Wednesday, 25 January 2012

Into the Abyss

His thoughts still wracked by the gruesome sights of cleaved souls, it was with a profound sense of foreboding that Dante ventured onward, deeper and deeper into the Inferno on his dark journey (for the previous episode in this story, please click here). After a rebuke from his guide, Virgil, for his sympathy for the damned souls, the two poets arrive at the edge of a rickety bridge, with the final of the Rotten Pockets of the Eighth Circle of Hell stretching far below on the valley floor...

The Falsifiers
Painting by Giovanni di Paolo
" Wierd shrieks of lamentation
   pierced through me,
   like arrow shafts whose tips
   are barbed with pity,
   so that my hands were
   covering my ears "

It was as all the plague hospitals in marshy, malaria ridden Tuscany had been crammed together into one fetid ditch, Dante thought. The screams of agony rang through his ears, and the grotesque stench of decay rose to his nostrils. Covering their noses with their drapes, the two poets descended to the foot of the mountains, as the din grew louder yet. Fighting back a wave of nausea, Dante looked on, as the rocky floor was strewn with the bodies of men and women struck with the most terrible afflictions. His eyes noticed two men, writhing in pain, frantically slashing at the sores on their flesh with their own nails, desperate to relief the itching that would not cease. For here in the last Rotten Pocket are punished the falsifiers, those who through their lies and perjury in life were a disease upon society. So now their bodies are corrupted by disease in death. Among the many Italians condemned to this plight, Dante spies two souls history knows well. The first, the wife of Potiphar, who through her false accusation incriminated Joseph, the second, Sinon, the Greek spy who persuaded the men of Troy to take the Horse within their walls. Many too, are afflicted with insanity, and frantically cavort around, acting more as beast than men, snapping and biting at any that approach. They see the lady Myrrha too, who through the malicious designs of the gods, seduced her own father whilst disguised (and who, incidentally, that myrrh is named after). Shuddering with disgust, our pilgrims turn their back on the rotten trench, and move on into the darkness.

Entries provided:
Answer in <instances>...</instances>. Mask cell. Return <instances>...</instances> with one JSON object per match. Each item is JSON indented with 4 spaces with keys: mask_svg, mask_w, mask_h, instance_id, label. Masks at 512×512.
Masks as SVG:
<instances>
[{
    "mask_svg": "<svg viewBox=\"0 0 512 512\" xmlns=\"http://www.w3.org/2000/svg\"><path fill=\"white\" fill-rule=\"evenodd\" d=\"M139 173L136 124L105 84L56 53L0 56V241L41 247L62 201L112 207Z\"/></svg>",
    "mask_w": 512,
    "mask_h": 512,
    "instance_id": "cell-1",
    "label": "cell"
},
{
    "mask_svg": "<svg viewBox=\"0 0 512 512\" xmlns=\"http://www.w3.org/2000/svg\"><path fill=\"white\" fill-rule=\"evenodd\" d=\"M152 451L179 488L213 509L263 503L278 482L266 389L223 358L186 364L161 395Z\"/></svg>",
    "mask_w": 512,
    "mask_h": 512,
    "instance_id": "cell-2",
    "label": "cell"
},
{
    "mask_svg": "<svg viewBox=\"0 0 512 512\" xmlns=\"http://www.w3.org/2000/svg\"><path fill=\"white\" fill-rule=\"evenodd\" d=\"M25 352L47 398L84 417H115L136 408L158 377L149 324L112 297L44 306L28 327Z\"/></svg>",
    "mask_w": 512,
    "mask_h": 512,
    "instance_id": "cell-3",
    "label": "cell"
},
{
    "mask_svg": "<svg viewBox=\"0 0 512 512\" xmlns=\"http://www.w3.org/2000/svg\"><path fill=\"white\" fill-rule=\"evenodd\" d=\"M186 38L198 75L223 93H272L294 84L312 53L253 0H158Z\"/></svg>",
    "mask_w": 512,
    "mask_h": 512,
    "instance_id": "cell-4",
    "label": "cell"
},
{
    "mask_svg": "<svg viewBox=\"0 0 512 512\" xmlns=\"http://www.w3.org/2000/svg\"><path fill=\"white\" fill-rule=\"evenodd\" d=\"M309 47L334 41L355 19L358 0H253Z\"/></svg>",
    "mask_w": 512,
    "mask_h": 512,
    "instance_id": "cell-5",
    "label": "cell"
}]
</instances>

Exercise requirements: Copy the passage about Dante and the falsifiers above word for word, from start to finish.

Answer for the task:
Wednesday, 25 January 2012

Into the Abyss

His thoughts still wracked by the gruesome sights of cleaved souls, it was with a profound sense of foreboding that Dante ventured onward, deeper and deeper into the Inferno on his dark journey (for the previous episode in this story, please click here). After a rebuke from his guide, Virgil, for his sympathy for the damned souls, the two poets arrive at the edge of a rickety bridge, with the final of the Rotten Pockets of the Eighth Circle of Hell stretching far below on the valley floor...

The Falsifiers
Painting by Giovanni di Paolo
" Wierd shrieks of lamentation
   pierced through me,
   like arrow shafts whose tips
   are barbed with pity,
   so that my hands were
   covering my ears "

It was as all the plague hospitals in marshy, malaria ridden Tuscany had been crammed together into one fetid ditch, Dante thought. The screams of agony rang through his ears, and the grotesque stench of decay rose to his nostrils. Covering their noses with their drapes, the two poets descended to the foot of the mountains, as the din grew louder yet. Fighting back a wave of nausea, Dante looked on, as the rocky floor was strewn with the bodies of men and women struck with the most terrible afflictions. His eyes noticed two men, writhing in pain, frantically slashing at the sores on their flesh with their own nails, desperate to relief the itching that would not cease. For here in the last Rotten Pocket are punished the falsifiers, those who through their lies and perjury in life were a disease upon society. So now their bodies are corrupted by disease in death. Among the many Italians condemned to this plight, Dante spies two souls history knows well. The first, the wife of Potiphar, who through her false accusation incriminated Joseph, the second, Sinon, the Greek spy who persuaded the men of Troy to take the Horse within their walls. Many too, are afflicted with insanity, and frantically cavort around, acting more as beast than men, snapping and biting at any that approach. They see the lady Myrrha too, who through the malicious designs of the gods, seduced her own father whilst disguised (and who, incidentally, that myrrh is named after). Shuddering with disgust, our pilgrims turn their back on the rotten trench, and move on into the darkness.